Les propriétaires allaient de table en table dans une épaisse fumée en adressant un mot à chacun dans un immense brouhaha. La salle était pleine et nous avions pu avoir une table près du comptoir.

Madame V. me salua et me demanda un rapide « comment travaillent mes garçons ? » J’avais ses deux petits hommes en classe…

Mon cousin avait connu ce café et lui rappelait sa jeunesse. Mais les temps avaient changé et la clientèle avec.

La majorité des consommateurs était algérienne. Nous prîmes une bière puis nous rentrâmes.

Une semaine plus tard, le lundi matin, en arrivant à l’école, le surveillant m’annonça que le directeur désirait me voir avant la classe.

Que pouvait-il avoir à me dire d’aussi urgent ?

Sa phrase résonne encore à mes oreilles : « M. et Mme V. ont été assassinés samedi soir, d’une rafale de mitraillette dans leur café ! » …


                                                           1993


Je traversai la cour à la rencontre de Madame X . Cette dame que je rencontrais régulièrement était joviale et consciente des difficultés de sa fille en classe.

Arrivé près d’elle, son allure raide, son regard fixe me laissèrent perplexe. Aussitôt, elle demanda à sa maman qui l’accompagnait de conduire la petite aux toilettes.

Elle m’annonça aussitôt : « Mon mari s’est suicidé cette nuit, il s’est jeté dans sa machine à chicons !

Ma fille ne sait rien et va habiter quelques jours chez une amie. Je ne veux pas qu’on lui dise. »


                                                          2002


L’église, trop petite, laisse une foule émue se recueillir sur le parvis.

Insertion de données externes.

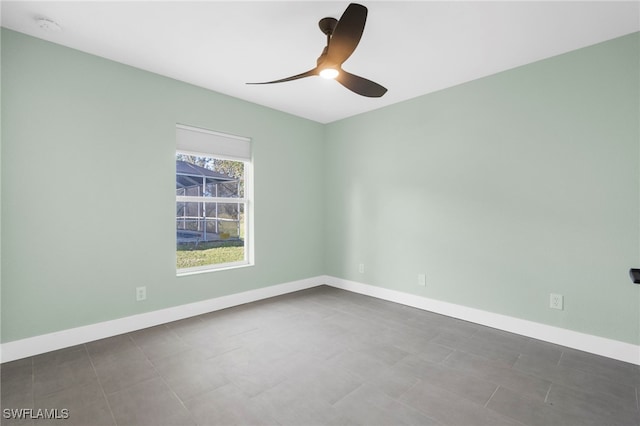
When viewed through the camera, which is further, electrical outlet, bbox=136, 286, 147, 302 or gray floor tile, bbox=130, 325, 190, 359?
electrical outlet, bbox=136, 286, 147, 302

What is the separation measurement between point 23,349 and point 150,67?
262cm

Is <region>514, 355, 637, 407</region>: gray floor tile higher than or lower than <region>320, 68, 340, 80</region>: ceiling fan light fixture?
lower

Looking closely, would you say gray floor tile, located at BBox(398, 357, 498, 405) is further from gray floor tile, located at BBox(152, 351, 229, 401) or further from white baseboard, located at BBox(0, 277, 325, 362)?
white baseboard, located at BBox(0, 277, 325, 362)

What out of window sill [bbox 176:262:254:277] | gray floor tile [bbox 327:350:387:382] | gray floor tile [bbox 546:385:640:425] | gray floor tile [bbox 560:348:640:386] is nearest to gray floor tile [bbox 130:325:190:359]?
window sill [bbox 176:262:254:277]

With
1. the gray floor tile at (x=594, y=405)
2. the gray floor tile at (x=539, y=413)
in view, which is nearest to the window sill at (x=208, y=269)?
the gray floor tile at (x=539, y=413)

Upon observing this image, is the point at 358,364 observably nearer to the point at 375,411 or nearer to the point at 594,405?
the point at 375,411

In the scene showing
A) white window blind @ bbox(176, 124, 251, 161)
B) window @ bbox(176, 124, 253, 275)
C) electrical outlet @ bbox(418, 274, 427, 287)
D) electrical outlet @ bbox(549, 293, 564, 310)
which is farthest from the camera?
electrical outlet @ bbox(418, 274, 427, 287)

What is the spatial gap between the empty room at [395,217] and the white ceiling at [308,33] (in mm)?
20

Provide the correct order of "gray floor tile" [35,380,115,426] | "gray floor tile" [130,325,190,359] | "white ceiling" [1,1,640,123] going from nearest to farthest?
1. "gray floor tile" [35,380,115,426]
2. "white ceiling" [1,1,640,123]
3. "gray floor tile" [130,325,190,359]

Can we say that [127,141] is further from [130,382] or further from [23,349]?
[130,382]

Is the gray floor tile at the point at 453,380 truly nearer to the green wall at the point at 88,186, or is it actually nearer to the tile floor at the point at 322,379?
the tile floor at the point at 322,379

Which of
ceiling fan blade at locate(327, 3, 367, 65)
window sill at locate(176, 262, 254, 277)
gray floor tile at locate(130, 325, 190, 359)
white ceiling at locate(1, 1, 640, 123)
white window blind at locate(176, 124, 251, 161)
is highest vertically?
white ceiling at locate(1, 1, 640, 123)

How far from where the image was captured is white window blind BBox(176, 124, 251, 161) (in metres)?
3.26

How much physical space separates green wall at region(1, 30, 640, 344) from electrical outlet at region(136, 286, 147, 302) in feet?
0.16
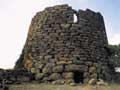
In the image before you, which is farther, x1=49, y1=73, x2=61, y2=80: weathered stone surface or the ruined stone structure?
the ruined stone structure

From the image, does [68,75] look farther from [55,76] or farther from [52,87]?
[52,87]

A l’intérieur, au milieu du chœur repose un petit cercueil.


                                                    Fichier:église.jpg


« Ma petite, mon élève » s’est tuée en utilisant le scooter de sa grande sœur.

En tête défile tous ces moments, ces rapports intenses entre le maître qui apprend à lire et ce petit « bout de chou ».

Je la revoie à mes côtés ânonnant ses premiers mots, surprenant son regard curieux, ses allures de petite mère…


Je la revoie sur le film de la kermesse...

Que le métier est beau, mais combien laisse-t-il de plaies sans cicatrices?